## Data items
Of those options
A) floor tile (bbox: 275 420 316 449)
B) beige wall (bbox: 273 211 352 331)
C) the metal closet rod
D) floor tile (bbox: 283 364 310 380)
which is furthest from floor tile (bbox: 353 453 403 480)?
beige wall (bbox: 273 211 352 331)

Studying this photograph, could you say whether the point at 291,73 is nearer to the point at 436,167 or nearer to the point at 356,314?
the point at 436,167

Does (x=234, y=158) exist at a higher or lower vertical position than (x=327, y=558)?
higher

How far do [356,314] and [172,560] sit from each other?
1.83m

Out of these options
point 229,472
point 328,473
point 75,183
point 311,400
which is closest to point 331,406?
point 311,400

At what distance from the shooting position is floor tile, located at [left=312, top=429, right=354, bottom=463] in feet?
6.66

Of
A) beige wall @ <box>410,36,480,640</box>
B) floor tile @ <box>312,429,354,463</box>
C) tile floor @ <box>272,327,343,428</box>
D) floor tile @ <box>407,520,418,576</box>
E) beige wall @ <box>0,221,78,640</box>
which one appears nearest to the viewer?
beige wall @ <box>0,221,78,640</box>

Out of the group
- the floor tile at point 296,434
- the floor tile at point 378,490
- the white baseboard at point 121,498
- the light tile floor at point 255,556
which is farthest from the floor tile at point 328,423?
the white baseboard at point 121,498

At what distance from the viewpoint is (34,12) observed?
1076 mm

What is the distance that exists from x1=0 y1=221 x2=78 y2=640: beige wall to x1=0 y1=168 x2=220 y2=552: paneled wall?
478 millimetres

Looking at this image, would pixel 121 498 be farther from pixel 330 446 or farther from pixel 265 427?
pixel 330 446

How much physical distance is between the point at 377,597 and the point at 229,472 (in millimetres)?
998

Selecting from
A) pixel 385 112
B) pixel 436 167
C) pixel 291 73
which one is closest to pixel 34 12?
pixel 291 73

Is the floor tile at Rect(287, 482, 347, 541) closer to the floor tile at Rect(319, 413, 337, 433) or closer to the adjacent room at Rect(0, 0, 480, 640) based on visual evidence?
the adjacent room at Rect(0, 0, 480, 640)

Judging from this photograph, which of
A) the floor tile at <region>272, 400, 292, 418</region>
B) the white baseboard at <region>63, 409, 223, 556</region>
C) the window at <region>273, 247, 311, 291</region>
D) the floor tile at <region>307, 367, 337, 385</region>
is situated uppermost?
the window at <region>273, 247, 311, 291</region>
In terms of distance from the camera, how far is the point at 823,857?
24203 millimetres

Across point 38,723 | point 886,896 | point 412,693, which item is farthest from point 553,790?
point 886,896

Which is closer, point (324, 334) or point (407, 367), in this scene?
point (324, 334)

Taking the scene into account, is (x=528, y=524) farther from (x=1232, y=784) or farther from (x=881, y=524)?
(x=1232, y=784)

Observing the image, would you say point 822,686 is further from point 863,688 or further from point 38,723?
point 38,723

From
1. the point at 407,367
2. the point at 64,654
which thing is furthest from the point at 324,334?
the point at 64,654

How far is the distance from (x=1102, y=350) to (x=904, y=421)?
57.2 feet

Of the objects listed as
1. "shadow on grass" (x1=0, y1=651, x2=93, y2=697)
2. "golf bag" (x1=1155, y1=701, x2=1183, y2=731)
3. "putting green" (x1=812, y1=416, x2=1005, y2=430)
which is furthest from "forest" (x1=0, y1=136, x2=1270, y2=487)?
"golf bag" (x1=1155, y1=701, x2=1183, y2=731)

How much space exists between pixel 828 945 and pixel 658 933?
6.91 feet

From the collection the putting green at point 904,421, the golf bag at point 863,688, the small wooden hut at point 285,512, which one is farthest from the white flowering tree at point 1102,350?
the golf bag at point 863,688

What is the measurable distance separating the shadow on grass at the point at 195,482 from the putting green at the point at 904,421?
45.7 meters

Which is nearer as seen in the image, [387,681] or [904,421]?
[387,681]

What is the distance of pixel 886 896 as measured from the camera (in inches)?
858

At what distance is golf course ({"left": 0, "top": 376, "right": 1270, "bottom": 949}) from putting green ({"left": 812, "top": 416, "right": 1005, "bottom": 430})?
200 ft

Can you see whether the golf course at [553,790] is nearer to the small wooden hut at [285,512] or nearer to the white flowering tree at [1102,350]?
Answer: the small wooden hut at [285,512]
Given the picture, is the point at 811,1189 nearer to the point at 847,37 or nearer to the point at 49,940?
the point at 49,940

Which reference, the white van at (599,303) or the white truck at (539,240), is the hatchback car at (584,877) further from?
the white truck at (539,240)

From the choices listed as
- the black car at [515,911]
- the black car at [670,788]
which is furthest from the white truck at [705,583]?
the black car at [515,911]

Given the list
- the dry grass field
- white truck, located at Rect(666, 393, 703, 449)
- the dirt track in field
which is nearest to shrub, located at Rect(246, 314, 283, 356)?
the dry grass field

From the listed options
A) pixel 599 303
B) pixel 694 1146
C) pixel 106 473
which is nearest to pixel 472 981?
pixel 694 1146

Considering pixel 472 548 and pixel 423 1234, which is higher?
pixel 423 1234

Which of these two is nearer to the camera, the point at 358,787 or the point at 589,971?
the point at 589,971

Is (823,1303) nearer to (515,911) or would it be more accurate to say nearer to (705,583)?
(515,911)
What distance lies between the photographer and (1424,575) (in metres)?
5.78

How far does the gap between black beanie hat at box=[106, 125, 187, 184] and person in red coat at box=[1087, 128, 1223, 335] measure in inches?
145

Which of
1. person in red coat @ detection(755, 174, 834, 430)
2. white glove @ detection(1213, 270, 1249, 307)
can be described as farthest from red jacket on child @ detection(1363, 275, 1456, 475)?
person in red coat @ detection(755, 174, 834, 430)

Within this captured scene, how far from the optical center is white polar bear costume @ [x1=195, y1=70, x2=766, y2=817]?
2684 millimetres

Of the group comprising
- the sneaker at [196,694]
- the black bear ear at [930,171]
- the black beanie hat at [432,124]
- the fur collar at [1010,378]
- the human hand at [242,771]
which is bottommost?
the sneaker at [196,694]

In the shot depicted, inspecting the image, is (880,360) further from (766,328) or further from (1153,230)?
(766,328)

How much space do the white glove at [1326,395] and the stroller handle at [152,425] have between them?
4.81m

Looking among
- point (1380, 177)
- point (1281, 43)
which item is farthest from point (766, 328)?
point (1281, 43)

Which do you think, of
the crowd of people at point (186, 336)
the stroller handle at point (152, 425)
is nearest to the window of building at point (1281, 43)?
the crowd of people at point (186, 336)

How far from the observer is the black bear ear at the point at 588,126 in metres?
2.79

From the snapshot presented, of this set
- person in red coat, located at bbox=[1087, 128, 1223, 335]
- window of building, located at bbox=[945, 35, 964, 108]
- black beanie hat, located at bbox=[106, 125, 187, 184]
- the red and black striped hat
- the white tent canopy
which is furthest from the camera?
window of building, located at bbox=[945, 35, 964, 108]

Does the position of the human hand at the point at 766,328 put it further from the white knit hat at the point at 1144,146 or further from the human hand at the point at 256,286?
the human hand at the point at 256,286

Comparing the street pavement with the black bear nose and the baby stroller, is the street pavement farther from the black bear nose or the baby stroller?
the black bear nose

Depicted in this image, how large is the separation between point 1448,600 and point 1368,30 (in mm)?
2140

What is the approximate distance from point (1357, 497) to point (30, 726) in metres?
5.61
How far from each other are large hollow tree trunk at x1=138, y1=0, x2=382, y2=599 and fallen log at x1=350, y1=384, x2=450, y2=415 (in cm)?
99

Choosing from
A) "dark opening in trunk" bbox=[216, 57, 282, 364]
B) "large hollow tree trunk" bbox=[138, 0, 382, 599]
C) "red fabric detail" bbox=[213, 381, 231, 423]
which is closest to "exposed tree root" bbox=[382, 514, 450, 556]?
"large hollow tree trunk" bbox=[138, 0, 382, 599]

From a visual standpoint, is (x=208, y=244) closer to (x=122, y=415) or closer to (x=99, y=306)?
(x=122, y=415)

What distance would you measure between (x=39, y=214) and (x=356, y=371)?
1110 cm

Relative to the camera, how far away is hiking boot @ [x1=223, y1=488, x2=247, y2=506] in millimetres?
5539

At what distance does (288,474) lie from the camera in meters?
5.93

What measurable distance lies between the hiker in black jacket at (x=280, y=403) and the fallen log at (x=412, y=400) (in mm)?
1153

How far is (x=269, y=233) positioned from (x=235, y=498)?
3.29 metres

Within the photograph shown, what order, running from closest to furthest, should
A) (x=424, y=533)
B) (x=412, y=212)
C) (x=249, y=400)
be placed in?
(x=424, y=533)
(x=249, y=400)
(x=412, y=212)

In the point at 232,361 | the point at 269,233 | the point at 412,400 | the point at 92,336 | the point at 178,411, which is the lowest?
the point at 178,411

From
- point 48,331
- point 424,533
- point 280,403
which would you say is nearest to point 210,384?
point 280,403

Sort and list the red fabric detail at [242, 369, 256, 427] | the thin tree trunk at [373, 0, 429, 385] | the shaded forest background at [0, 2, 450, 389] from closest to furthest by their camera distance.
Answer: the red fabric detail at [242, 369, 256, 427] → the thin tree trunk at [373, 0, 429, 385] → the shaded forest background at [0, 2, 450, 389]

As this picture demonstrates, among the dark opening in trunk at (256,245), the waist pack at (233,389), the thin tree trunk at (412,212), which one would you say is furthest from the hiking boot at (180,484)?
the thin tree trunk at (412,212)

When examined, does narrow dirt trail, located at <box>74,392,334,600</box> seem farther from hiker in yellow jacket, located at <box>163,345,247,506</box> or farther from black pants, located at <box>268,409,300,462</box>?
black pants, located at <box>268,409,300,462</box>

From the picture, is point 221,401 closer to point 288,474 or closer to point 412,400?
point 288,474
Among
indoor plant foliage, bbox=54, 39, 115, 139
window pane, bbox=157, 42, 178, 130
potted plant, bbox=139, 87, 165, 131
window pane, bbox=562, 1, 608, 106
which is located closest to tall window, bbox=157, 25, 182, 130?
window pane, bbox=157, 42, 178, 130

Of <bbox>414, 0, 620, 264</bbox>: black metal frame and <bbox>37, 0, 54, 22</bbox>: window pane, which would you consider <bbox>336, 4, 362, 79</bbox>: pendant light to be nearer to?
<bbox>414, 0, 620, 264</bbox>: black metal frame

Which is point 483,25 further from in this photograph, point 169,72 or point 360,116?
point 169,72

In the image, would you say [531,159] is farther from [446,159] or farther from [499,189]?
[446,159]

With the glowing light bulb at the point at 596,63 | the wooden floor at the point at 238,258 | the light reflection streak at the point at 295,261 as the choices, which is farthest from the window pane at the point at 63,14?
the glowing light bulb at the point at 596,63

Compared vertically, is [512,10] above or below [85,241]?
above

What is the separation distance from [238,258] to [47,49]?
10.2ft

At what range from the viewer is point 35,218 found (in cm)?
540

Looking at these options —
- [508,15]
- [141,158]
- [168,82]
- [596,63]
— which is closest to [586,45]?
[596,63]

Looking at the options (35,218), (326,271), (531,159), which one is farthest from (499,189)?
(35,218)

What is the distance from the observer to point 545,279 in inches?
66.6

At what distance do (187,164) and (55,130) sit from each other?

## Given request
Look above for the line containing "From the picture, is"; copy from it through the last line, exactly, and nothing more.

## Output of the task
From the picture, is point 221,401 closer to point 288,474 or closer to point 412,400?
point 288,474
Among
indoor plant foliage, bbox=54, 39, 115, 139
window pane, bbox=157, 42, 178, 130
potted plant, bbox=139, 87, 165, 131
window pane, bbox=562, 1, 608, 106
which is located closest to tall window, bbox=157, 25, 182, 130?
window pane, bbox=157, 42, 178, 130

Of <bbox>414, 0, 620, 264</bbox>: black metal frame and <bbox>37, 0, 54, 22</bbox>: window pane, which would you consider <bbox>336, 4, 362, 79</bbox>: pendant light to be nearer to?
<bbox>414, 0, 620, 264</bbox>: black metal frame

Which is point 483,25 further from in this photograph, point 169,72 or point 360,116?
point 169,72

In the image, would you say [531,159] is farther from [446,159] or farther from [499,189]?
[446,159]

With the glowing light bulb at the point at 596,63 | the wooden floor at the point at 238,258 | the light reflection streak at the point at 295,261 as the choices, which is farthest from the window pane at the point at 63,14?
the glowing light bulb at the point at 596,63

Compared vertically, is [512,10] above or below [85,241]?
above

What is the separation distance from [238,258] to [47,49]?
10.2ft

At what range from the viewer is point 35,218 found (in cm)?
540

Looking at these options —
- [508,15]
- [141,158]
- [168,82]
- [596,63]
— which is closest to [586,45]?
[596,63]

Looking at the options (35,218), (326,271), (531,159), which one is farthest from (499,189)?
(35,218)

What is the distance from the observer to point 545,279 in inches?
66.6

At what distance do (187,164) and (55,130) sit from each other?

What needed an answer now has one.